When Cloud Platforms Fail
In October 2025, Amazon Web Services (AWS) experienced a major outage in its US East 1 region, disrupting thousands of enterprises worldwide. What began as a localized issue quickly spread across dependent services, highlighting how interconnected cloud platforms have become.
The disruption originated from platform-level dependency. A Domain Name System (DNS) issue affecting DynamoDB, a core AWS service, led to cascading failures across multiple platform services. The scale and duration of the outage exposed hidden single-region dependencies. It underscored the importance of designing for resilience and continuously validating it through quality engineering (QE) practices.
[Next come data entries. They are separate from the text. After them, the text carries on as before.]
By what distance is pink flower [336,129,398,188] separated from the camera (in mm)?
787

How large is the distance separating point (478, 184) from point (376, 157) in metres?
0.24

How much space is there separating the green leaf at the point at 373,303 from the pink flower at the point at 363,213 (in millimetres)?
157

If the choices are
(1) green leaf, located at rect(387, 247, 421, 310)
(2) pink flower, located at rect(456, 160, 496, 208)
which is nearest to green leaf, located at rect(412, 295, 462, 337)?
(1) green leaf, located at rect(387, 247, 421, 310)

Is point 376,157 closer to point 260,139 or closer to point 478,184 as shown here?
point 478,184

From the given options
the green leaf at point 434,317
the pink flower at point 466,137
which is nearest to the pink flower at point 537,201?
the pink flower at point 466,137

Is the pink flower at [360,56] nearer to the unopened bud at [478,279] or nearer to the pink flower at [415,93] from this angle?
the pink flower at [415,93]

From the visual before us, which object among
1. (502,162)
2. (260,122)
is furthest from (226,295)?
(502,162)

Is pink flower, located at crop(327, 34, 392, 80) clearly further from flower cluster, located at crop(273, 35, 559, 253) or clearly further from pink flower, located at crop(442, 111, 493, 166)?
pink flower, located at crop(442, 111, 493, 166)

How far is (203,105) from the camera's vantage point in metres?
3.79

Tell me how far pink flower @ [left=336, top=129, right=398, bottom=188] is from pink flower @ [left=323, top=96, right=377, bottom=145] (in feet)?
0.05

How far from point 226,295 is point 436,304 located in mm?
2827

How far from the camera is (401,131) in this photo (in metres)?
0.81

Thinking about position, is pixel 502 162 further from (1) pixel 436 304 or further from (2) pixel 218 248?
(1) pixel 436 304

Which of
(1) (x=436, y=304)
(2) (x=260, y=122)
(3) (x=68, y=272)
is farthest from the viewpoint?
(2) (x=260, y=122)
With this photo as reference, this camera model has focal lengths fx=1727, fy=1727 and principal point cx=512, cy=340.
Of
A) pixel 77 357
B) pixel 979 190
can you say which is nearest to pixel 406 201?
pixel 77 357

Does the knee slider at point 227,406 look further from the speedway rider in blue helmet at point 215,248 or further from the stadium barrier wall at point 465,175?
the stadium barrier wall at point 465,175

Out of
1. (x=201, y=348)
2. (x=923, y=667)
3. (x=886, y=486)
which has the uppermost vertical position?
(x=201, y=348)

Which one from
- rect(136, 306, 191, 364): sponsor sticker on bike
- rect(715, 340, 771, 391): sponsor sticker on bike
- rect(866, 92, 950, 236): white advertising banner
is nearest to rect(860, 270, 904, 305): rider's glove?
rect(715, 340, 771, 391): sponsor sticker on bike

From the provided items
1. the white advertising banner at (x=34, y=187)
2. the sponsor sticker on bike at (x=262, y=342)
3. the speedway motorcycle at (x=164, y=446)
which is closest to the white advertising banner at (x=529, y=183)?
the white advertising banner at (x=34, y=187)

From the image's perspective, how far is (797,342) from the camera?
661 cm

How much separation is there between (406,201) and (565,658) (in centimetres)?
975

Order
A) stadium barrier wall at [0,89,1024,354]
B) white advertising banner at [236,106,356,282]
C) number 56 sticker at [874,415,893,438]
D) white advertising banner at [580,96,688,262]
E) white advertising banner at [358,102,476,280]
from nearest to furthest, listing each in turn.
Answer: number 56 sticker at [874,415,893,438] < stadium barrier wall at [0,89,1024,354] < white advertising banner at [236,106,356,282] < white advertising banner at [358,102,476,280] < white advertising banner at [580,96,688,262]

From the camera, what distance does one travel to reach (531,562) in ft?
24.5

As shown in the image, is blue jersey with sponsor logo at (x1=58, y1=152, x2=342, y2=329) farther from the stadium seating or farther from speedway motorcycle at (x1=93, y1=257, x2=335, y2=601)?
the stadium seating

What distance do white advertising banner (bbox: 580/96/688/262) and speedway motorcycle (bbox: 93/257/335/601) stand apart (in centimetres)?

This includes platform testing, controlled failure scenarios, and recovery validation.
The Business Impact of Cloud Failure
The financial impact was staggering. Global losses exceeded US $1 billion, with industry benchmarks estimating US $75 million per hour in cumulative downtime. Amazon alone reportedly lost US $72 million per hour. More than 3,500 companies were affected, and over 17 million user reports were logged, making this one of the largest internet outages on record.
AWS is not an outlier. Similar incidents across Azure, Google Cloud, and CrowdStrike over the past two years reveal a recurring pattern. Business continuity risks are underestimated; centralized dependencies are poorly understood; infrastructure assurance is insufficient; and failover testing is often incomplete or entirely absent.
Structural Gaps in Cloud Platform Testing
Despite its criticality, platform-level testing is frequently sidelined for three reasons:
- Cost pressure: Testing is seen as a sunk cost rather than a business enabler.
- Compressed timelines: Migration deadlines push resilience validation into an uncertain future phase that rarely materializes.
- Assumed provider reliability: Blind trust in hyperscaler service level agreements (SLAs) creates a false sense of security.
The result is predictable. Quality is undervalued, even as the financial impact of outages far exceeds the investment required to prevent them.
Resilience as a QE Discipline
Preventing or containing disruptions requires resilience engineering as a core QE practice:
- Multi-region and multicloud resilience testing: Validate active-active architectures, run automated failover drills, test DNS failure scenarios, and measure recovery time and recovery point objectives (RTO/RPO) compliance under real-world conditions.
- Chaos engineering for control plane dependencies: Introduce controlled failures into DNS, identity, and database layers to observe and refine mechanisms.
- Platform observability and predictive analytics: Shift from reactive testing to synthetic monitoring and AI-driven anomaly detection to catch latent issues early.
- Cost of quality framework: Link resilience testing investments to outage risk reduction, positioning testing as risk mitigation, using metrics that resonate with finance stakeholders.
Strategic Recommendations for the Industry
Improving cloud resilience requires coordinated action across providers, architects, and development teams:
- Cloud providers: Increase transparency around architectural dependencies and move beyond single-region uptime metrics. Offer resilience-focused SLAs and mandate standardized resiliency testing supported by clear runbooks.
- Enterprise architects: Make infrastructure testing a mandatory part of cloud migration roadmaps, rather than treating it as a post-migration activity.
- Development teams: Bring resilience testing earlier in the development process by integrating end-to-end cloud infrastructure-as-code (IaC) testing into continuous integration and continuous delivery (CI/CD) pipelines.
Partners play a critical role. Infosys uses an AI-first approach for end-to-end automated validation. Working with enterprises, we embed operational readiness, infrastructure configuration validation, resilience testing, and network assurance into QE frameworks.
From Cloud Outages to Cloud Confidence
The AWS US East 1 outage was a warning, not an anomaly. As cloud adoption accelerates, resilience can no longer be treated as a secondary concern. Cloud platform validation and resilience must become core priorities within QE. They must be built through deliberate testing, continuous monitoring, and a clear understanding of failure.
Chaos testing, multi-region validation, and predictive analytics are now essential capabilities for operating at cloud scale. At Infosys, we believe resilience engineering must be embedded into QE strategies, testing systems to survive failure and ensure continuity as well as confidence.